Reproduce the data exactly as it stands.

#### Dataset content:
──────

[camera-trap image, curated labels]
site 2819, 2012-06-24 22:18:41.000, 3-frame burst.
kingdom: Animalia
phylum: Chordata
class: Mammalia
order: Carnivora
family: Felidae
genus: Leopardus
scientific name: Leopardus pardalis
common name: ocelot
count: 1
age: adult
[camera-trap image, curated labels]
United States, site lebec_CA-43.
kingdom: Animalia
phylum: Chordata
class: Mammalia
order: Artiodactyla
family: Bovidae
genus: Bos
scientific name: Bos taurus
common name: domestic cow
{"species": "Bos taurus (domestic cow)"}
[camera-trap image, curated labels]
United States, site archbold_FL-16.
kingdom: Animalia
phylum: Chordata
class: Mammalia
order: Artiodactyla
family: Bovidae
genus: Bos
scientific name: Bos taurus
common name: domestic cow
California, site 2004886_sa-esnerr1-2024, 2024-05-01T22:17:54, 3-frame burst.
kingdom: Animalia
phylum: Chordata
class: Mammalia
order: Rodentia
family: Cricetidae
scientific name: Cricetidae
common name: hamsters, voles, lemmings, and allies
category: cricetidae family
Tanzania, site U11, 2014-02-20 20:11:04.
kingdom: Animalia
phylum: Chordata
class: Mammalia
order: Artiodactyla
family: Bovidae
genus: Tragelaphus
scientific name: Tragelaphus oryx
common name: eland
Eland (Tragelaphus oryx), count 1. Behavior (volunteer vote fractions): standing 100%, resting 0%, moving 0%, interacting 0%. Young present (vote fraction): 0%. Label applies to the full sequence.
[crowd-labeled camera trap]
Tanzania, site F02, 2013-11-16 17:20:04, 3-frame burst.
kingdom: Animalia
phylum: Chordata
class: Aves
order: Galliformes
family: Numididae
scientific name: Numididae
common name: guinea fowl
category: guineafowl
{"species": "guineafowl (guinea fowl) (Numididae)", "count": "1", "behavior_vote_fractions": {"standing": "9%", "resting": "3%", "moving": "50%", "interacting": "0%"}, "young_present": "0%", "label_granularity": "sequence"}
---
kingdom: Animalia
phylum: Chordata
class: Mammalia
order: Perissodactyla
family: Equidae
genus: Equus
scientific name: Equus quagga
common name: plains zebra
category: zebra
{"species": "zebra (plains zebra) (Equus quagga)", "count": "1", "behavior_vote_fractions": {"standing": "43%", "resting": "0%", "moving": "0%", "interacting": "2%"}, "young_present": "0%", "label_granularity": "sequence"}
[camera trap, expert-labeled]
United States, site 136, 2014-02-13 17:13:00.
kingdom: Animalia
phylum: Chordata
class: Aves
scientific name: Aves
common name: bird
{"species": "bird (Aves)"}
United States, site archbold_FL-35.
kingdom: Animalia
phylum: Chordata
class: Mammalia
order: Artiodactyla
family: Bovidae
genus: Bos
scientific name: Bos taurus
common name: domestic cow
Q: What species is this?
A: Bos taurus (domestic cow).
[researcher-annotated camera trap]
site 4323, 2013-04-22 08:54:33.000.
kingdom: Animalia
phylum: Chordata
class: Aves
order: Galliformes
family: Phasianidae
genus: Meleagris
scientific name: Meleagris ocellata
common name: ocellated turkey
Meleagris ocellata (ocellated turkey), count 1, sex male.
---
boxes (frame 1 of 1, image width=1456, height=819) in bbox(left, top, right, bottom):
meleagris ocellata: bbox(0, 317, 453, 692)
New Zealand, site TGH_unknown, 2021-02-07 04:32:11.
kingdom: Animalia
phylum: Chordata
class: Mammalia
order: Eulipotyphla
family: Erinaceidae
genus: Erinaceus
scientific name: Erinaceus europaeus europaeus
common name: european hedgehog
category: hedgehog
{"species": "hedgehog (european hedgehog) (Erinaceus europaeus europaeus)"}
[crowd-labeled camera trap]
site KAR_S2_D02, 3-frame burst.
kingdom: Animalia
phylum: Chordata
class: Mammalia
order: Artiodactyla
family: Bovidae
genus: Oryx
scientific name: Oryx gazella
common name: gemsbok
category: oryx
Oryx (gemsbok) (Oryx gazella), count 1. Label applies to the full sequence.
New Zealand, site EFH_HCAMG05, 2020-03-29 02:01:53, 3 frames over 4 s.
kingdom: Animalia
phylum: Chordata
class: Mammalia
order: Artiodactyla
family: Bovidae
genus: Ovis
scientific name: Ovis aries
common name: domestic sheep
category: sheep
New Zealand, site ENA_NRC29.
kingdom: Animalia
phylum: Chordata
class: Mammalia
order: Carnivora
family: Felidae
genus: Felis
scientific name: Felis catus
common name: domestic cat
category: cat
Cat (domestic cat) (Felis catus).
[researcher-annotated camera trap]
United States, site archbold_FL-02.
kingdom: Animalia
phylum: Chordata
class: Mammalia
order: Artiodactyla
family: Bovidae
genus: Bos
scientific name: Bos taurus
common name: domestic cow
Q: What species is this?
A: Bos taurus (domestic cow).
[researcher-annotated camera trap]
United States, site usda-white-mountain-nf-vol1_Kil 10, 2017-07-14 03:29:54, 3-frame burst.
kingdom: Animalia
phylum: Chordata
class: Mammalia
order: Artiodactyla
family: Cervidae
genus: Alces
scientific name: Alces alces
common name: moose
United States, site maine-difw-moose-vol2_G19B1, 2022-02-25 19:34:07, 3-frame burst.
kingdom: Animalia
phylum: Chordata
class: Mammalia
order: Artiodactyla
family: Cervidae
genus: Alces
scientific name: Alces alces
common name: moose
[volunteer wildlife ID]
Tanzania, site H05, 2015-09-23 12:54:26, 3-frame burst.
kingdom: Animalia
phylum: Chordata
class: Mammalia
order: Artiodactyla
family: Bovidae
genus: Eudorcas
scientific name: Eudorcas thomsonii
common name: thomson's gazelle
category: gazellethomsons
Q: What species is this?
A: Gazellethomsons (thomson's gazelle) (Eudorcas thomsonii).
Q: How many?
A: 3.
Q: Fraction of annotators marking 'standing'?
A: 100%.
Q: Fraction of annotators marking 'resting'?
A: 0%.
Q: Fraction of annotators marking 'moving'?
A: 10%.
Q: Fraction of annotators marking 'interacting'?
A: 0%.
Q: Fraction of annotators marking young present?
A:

──────

#### Answer box:
[camera-trap image, curated labels]
site 2819, 2012-06-24 22:18:41.000, 3-frame burst.
kingdom: Animalia
phylum: Chordata
class: Mammalia
order: Carnivora
family: Felidae
genus: Leopardus
scientific name: Leopardus pardalis
common name: ocelot
count: 1
age: adult
[camera-trap image, curated labels]
United States, site lebec_CA-43.
kingdom: Animalia
phylum: Chordata
class: Mammalia
order: Artiodactyla
family: Bovidae
genus: Bos
scientific name: Bos taurus
common name: domestic cow
{"species": "Bos taurus (domestic cow)"}
[camera-trap image, curated labels]
United States, site archbold_FL-16.
kingdom: Animalia
phylum: Chordata
class: Mammalia
order: Artiodactyla
family: Bovidae
genus: Bos
scientific name: Bos taurus
common name: domestic cow
California, site 2004886_sa-esnerr1-2024, 2024-05-01T22:17:54, 3-frame burst.
kingdom: Animalia
phylum: Chordata
class: Mammalia
order: Rodentia
family: Cricetidae
scientific name: Cricetidae
common name: hamsters, voles, lemmings, and allies
category: cricetidae family
Tanzania, site U11, 2014-02-20 20:11:04.
kingdom: Animalia
phylum: Chordata
class: Mammalia
order: Artiodactyla
family: Bovidae
genus: Tragelaphus
scientific name: Tragelaphus oryx
common name: eland
Eland (Tragelaphus oryx), count 1. Behavior (volunteer vote fractions): standing 100%, resting 0%, moving 0%, interacting 0%. Young present (vote fraction): 0%. Label applies to the full sequence.
[crowd-labeled camera trap]
Tanzania, site F02, 2013-11-16 17:20:04, 3-frame burst.
kingdom: Animalia
phylum: Chordata
class: Aves
order: Galliformes
family: Numididae
scientific name: Numididae
common name: guinea fowl
category: guineafowl
{"species": "guineafowl (guinea fowl) (Numididae)", "count": "1", "behavior_vote_fractions": {"standing": "9%", "resting": "3%", "moving": "50%", "interacting": "0%"}, "young_present": "0%", "label_granularity": "sequence"}
---
kingdom: Animalia
phylum: Chordata
class: Mammalia
order: Perissodactyla
family: Equidae
genus: Equus
scientific name: Equus quagga
common name: plains zebra
category: zebra
{"species": "zebra (plains zebra) (Equus quagga)", "count": "1", "behavior_vote_fractions": {"standing": "43%", "resting": "0%", "moving": "0%", "interacting": "2%"}, "young_present": "0%", "label_granularity": "sequence"}
[camera trap, expert-labeled]
United States, site 136, 2014-02-13 17:13:00.
kingdom: Animalia
phylum: Chordata
class: Aves
scientific name: Aves
common name: bird
{"species": "bird (Aves)"}
United States, site archbold_FL-35.
kingdom: Animalia
phylum: Chordata
class: Mammalia
order: Artiodactyla
family: Bovidae
genus: Bos
scientific name: Bos taurus
common name: domestic cow
Q: What species is this?
A: Bos taurus (domestic cow).
[researcher-annotated camera trap]
site 4323, 2013-04-22 08:54:33.000.
kingdom: Animalia
phylum: Chordata
class: Aves
order: Galliformes
family: Phasianidae
genus: Meleagris
scientific name: Meleagris ocellata
common name: ocellated turkey
Meleagris ocellata (ocellated turkey), count 1, sex male.
---
boxes (frame 1 of 1, image width=1456, height=819) in bbox(left, top, right, bottom):
meleagris ocellata: bbox(0, 317, 453, 692)
New Zealand, site TGH_unknown, 2021-02-07 04:32:11.
kingdom: Animalia
phylum: Chordata
class: Mammalia
order: Eulipotyphla
family: Erinaceidae
genus: Erinaceus
scientific name: Erinaceus europaeus europaeus
common name: european hedgehog
category: hedgehog
{"species": "hedgehog (european hedgehog) (Erinaceus europaeus europaeus)"}
[crowd-labeled camera trap]
site KAR_S2_D02, 3-frame burst.
kingdom: Animalia
phylum: Chordata
class: Mammalia
order: Artiodactyla
family: Bovidae
genus: Oryx
scientific name: Oryx gazella
common name: gemsbok
category: oryx
Oryx (gemsbok) (Oryx gazella), count 1. Label applies to the full sequence.
New Zealand, site EFH_HCAMG05, 2020-03-29 02:01:53, 3 frames over 4 s.
kingdom: Animalia
phylum: Chordata
class: Mammalia
order: Artiodactyla
family: Bovidae
genus: Ovis
scientific name: Ovis aries
common name: domestic sheep
category: sheep
New Zealand, site ENA_NRC29.
kingdom: Animalia
phylum: Chordata
class: Mammalia
order: Carnivora
family: Felidae
genus: Felis
scientific name: Felis catus
common name: domestic cat
category: cat
Cat (domestic cat) (Felis catus).
[researcher-annotated camera trap]
United States, site archbold_FL-02.
kingdom: Animalia
phylum: Chordata
class: Mammalia
order: Artiodactyla
family: Bovidae
genus: Bos
scientific name: Bos taurus
common name: domestic cow
Q: What species is this?
A: Bos taurus (domestic cow).
[researcher-annotated camera trap]
United States, site usda-white-mountain-nf-vol1_Kil 10, 2017-07-14 03:29:54, 3-frame burst.
kingdom: Animalia
phylum: Chordata
class: Mammalia
order: Artiodactyla
family: Cervidae
genus: Alces
scientific name: Alces alces
common name: moose
United States, site maine-difw-moose-vol2_G19B1, 2022-02-25 19:34:07, 3-frame burst.
kingdom: Animalia
phylum: Chordata
class: Mammalia
order: Artiodactyla
family: Cervidae
genus: Alces
scientific name: Alces alces
common name: moose
[volunteer wildlife ID]
Tanzania, site H05, 2015-09-23 12:54:26, 3-frame burst.
kingdom: Animalia
phylum: Chordata
class: Mammalia
order: Artiodactyla
family: Bovidae
genus: Eudorcas
scientific name: Eudorcas thomsonii
common name: thomson's gazelle
category: gazellethomsons
Q: What species is this?
A: Gazellethomsons (thomson's gazelle) (Eudorcas thomsonii).
Q: How many?
A: 3.
Q: Fraction of annotators marking 'standing'?
A: 100%.
Q: Fraction of annotators marking 'resting'?
A: 0%.
Q: Fraction of annotators marking 'moving'?
A: 10%.
Q: Fraction of annotators marking 'interacting'?
A: 0%.
Q: Fraction of annotators marking young present?
A:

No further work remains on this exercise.